I turned from the jewelry as the music shifted, and Big Chief started singing about smoking a peace pipe. (After a week of nonstop play, I knew the words by heart.)
The gleam in Victoria’s eyes should have warned me.
“What if we could find out?” she asked, reaching for the camo messenger bag she’d dropped by the front display. She dipped her hand in, and for at least the fifth time over the past month, pulled out the Ouija board.

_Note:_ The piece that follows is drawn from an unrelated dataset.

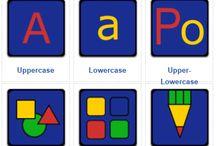 PreK and Kindergarten ELA Resources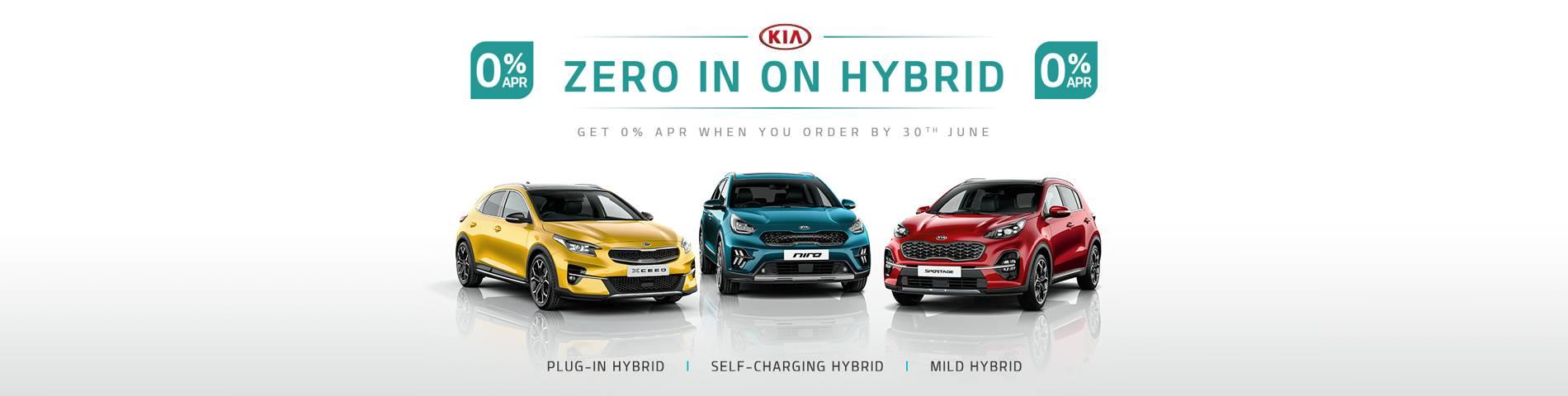 Kia Hybrid Zero Representative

And over the music, the buzzing began.
“Victoria—” I started as the bell on the door jingled. I spun around—
The lazy grin stopped me. “Evenin’, beautiful,” the taller of the two guys drawled.
“Deuce,” I said, smiling. He strolled in as he did a few times per week, his walk in rhythm to the music. His bandmate, Trey, made a beeline for Victoria—just like he always did.
“I thought ya’ll were playing tonight,” I said.
Looking every bit a sax player with his skinny black jeans and slim-fitting button-down with tribal tattoos, the two gold hoops in his ear, Deuce took me by the hand and twirled me under his arm.
“Not until eleven.” Releasing me, he frowned. “What’s wrong, Mile High? You lookin’ way too serious.”
I shook my head. The second they’d found out I grew up in Colorado, I became Mile High.
Chase had been less than thrilled.
“Just girl talk,” I downplayed as Trey, basically a mirror image of his friend, repositioned the tiara I’d put on Victoria. His murmur was too quiet for me to hear.
“Son.” Next to the T-shirt display, Deuce started to dance—I was convinced that instead of blood, rhythm ran through his veins.
“It’s Saturday night,” he sang, even though that was Trey’s role. Together, they called themselves the Blood Brothas and they gigged all over the Quarter. “Pretty girls should never be alone, so flip that sign and throw us guys a bone…”
I rolled my eyes.
“And come on down to Fat Cats, and let us show you a night that’s—”
I cracked up. “You never give up, do you?”
“Not my style, buttercup.”
I glanced at Trey and Victoria, who, despite still being rain-splattered, looked ridiculously awesome in her jeans and brown baby-doll tee, the way they stood a little too close, spoke a little too quietly, and knew exactly why she cringed when Lucas said forever.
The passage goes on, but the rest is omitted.